_THE PROBLEM_
Which lines run from the line with "Outer Dia : 80mm" through the line with "our customers want" in the entries below? Print them exactly, both ends included, and nothing more.

_WORKING DATA_

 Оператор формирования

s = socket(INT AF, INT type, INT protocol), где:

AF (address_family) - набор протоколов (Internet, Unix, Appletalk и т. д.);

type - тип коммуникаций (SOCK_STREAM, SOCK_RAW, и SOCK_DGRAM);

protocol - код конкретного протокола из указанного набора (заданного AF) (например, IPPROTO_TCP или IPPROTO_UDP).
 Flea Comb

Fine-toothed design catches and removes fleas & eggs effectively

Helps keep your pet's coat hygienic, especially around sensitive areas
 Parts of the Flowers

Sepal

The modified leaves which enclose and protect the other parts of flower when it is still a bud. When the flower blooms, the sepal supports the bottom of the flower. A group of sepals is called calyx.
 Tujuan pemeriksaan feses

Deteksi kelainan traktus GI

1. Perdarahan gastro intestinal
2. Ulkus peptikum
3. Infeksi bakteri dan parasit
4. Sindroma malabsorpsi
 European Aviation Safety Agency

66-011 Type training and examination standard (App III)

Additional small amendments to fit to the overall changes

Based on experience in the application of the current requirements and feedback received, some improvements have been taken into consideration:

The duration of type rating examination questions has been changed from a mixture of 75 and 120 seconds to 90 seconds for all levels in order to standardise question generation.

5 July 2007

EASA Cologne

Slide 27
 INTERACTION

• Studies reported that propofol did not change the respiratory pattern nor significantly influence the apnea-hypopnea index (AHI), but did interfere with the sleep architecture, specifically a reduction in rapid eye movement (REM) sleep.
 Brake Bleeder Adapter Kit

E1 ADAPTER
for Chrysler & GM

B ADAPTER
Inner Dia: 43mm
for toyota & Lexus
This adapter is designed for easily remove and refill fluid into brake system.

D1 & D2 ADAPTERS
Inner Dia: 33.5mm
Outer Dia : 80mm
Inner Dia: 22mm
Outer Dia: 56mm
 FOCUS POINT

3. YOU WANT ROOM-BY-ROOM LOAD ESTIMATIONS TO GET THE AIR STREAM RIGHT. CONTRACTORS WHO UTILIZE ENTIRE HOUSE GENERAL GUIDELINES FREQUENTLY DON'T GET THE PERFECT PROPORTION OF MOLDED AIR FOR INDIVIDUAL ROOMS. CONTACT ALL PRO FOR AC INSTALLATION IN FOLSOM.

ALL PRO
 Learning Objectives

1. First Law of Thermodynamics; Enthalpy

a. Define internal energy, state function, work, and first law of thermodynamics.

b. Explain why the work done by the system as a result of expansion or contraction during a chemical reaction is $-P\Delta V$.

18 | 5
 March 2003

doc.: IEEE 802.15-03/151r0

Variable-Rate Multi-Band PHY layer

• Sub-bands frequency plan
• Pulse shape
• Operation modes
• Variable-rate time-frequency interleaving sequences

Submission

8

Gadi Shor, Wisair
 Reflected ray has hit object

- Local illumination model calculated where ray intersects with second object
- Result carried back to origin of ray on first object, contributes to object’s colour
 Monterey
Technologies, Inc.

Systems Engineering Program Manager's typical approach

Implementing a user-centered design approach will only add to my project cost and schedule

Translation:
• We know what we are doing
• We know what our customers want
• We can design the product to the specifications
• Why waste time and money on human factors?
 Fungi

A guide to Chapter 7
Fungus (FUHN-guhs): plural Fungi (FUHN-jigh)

_RESPONSE TO THE EXERCISE_
Outer Dia : 80mm
Inner Dia: 22mm
Outer Dia: 56mm
 FOCUS POINT

3. YOU WANT ROOM-BY-ROOM LOAD ESTIMATIONS TO GET THE AIR STREAM RIGHT. CONTRACTORS WHO UTILIZE ENTIRE HOUSE GENERAL GUIDELINES FREQUENTLY DON'T GET THE PERFECT PROPORTION OF MOLDED AIR FOR INDIVIDUAL ROOMS. CONTACT ALL PRO FOR AC INSTALLATION IN FOLSOM.

ALL PRO
 Learning Objectives

1. First Law of Thermodynamics; Enthalpy

a. Define internal energy, state function, work, and first law of thermodynamics.

b. Explain why the work done by the system as a result of expansion or contraction during a chemical reaction is $-P\Delta V$.

18 | 5
 March 2003

doc.: IEEE 802.15-03/151r0

Variable-Rate Multi-Band PHY layer

• Sub-bands frequency plan
• Pulse shape
• Operation modes
• Variable-rate time-frequency interleaving sequences

Submission

8

Gadi Shor, Wisair
 Reflected ray has hit object

- Local illumination model calculated where ray intersects with second object
- Result carried back to origin of ray on first object, contributes to object’s colour
 Monterey
Technologies, Inc.

Systems Engineering Program Manager's typical approach

Implementing a user-centered design approach will only add to my project cost and schedule

Translation:
• We know what we are doing
• We know what our customers want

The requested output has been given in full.